Featured in: Vegetarian & Plant-Based Grill

This vibrant bowl combines fluffy quinoa, earthy roasted beets, and crisp sautéed kale, all balanced with a creamy tahini dressing. Roasting the beets enhances their natural sweetness while sautéing kale adds a tender bite. Pumpkin seeds offer crunch and avocado adds creaminess, making for a wholesome and satisfying meal ideal for lunch or dinner. Prepared in under an hour, this dish is gluten-free, vegetarian, and dairy-free, catering to varied dietary preferences.

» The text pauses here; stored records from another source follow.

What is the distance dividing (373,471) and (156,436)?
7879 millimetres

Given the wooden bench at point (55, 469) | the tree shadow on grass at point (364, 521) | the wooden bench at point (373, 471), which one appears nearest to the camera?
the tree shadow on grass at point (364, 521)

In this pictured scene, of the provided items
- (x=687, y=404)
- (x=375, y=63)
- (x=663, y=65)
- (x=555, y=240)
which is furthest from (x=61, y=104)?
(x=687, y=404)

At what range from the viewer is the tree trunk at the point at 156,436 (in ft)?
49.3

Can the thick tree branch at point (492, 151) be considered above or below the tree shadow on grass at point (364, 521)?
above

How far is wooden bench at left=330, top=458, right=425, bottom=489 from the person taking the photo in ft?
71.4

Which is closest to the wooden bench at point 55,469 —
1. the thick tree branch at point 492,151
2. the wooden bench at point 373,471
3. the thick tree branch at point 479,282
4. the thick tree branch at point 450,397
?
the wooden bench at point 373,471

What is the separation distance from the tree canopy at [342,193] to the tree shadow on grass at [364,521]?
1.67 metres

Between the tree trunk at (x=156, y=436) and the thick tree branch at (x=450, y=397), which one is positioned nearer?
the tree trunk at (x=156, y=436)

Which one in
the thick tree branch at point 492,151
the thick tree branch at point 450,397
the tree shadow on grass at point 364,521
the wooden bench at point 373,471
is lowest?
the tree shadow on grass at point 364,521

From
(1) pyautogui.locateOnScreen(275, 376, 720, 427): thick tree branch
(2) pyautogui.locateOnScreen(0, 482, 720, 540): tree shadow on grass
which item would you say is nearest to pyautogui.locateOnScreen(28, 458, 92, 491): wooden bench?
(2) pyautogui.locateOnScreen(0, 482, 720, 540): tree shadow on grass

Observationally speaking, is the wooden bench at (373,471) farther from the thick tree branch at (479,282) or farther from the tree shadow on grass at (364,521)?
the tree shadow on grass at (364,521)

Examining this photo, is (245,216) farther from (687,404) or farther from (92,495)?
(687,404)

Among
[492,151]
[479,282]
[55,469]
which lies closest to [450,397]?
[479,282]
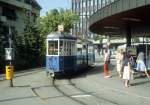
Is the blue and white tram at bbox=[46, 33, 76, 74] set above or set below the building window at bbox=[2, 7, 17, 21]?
A: below

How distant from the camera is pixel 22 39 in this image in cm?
4628

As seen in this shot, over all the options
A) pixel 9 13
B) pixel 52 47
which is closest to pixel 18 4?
pixel 9 13

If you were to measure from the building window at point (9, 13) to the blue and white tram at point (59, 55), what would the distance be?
32581 mm

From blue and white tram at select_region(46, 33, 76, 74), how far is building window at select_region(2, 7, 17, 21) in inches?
1283

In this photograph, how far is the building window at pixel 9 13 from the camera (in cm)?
6046

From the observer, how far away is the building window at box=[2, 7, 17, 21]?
198 ft

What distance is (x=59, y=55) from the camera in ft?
89.9

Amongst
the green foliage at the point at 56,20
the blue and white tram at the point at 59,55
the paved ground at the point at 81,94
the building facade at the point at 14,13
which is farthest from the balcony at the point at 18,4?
the paved ground at the point at 81,94

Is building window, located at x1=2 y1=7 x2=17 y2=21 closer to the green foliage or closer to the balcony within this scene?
the balcony

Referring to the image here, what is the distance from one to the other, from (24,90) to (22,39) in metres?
25.9

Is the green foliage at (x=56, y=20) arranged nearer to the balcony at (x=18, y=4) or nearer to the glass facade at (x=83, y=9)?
the balcony at (x=18, y=4)

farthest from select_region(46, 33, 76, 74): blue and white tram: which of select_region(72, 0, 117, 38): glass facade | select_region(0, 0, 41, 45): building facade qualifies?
select_region(72, 0, 117, 38): glass facade

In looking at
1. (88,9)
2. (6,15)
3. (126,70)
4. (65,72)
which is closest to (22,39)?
(6,15)

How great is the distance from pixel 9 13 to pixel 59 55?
3606 cm
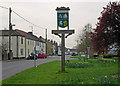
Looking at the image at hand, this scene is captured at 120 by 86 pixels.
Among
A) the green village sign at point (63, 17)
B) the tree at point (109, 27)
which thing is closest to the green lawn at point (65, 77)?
the green village sign at point (63, 17)

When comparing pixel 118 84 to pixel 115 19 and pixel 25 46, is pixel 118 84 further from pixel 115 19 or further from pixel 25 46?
pixel 25 46

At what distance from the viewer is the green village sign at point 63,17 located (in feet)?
47.7

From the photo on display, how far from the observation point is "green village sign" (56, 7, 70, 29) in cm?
1453

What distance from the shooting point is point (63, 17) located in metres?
14.6

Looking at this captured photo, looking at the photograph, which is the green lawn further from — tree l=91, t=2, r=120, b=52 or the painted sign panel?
tree l=91, t=2, r=120, b=52

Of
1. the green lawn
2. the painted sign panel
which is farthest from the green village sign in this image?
the green lawn

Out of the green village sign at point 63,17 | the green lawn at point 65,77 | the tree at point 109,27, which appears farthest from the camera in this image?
the tree at point 109,27

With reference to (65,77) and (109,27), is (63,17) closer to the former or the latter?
(65,77)

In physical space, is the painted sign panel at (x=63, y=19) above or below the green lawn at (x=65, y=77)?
above

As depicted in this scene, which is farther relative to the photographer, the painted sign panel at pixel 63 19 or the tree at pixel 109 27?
the tree at pixel 109 27

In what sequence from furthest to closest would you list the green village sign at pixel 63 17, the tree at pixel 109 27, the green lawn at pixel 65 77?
the tree at pixel 109 27, the green village sign at pixel 63 17, the green lawn at pixel 65 77

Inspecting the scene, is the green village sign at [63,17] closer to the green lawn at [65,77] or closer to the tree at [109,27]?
the green lawn at [65,77]

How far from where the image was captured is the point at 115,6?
22.1 meters

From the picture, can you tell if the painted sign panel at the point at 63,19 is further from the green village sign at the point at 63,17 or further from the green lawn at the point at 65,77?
the green lawn at the point at 65,77
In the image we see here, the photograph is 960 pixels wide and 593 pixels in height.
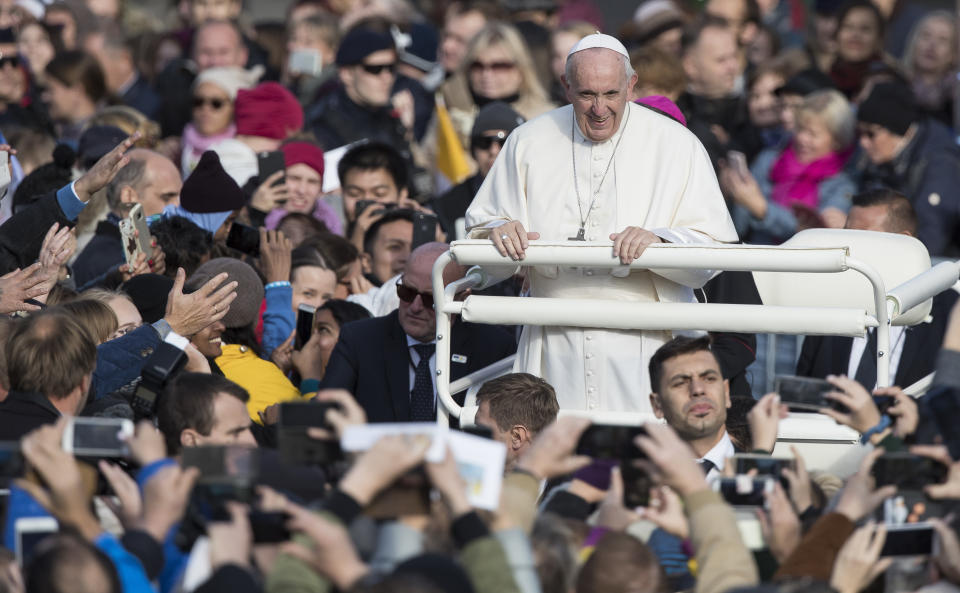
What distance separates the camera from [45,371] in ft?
17.3

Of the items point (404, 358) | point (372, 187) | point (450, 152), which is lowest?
point (404, 358)

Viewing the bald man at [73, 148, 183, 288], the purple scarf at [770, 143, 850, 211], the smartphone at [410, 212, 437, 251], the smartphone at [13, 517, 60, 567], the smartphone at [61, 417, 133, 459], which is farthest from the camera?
the purple scarf at [770, 143, 850, 211]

Updated on Mon, 17 Nov 2025 14:01:00 GMT
Vibrant quinoa, kale, and roasted beet bowl, drizzled with creamy tahini dressing, a healthy, flavorful lunch. Save
Vibrant quinoa, kale, and roasted beet bowl, drizzled with creamy tahini dressing, a healthy, flavorful lunch. | bitegrill.com

A vibrant, nutrient-packed bowl featuring earthy roasted beets, fluffy quinoa, and crisp kale, all brought together with a creamy tahini dressing. Perfect for a wholesome lunch or light dinner.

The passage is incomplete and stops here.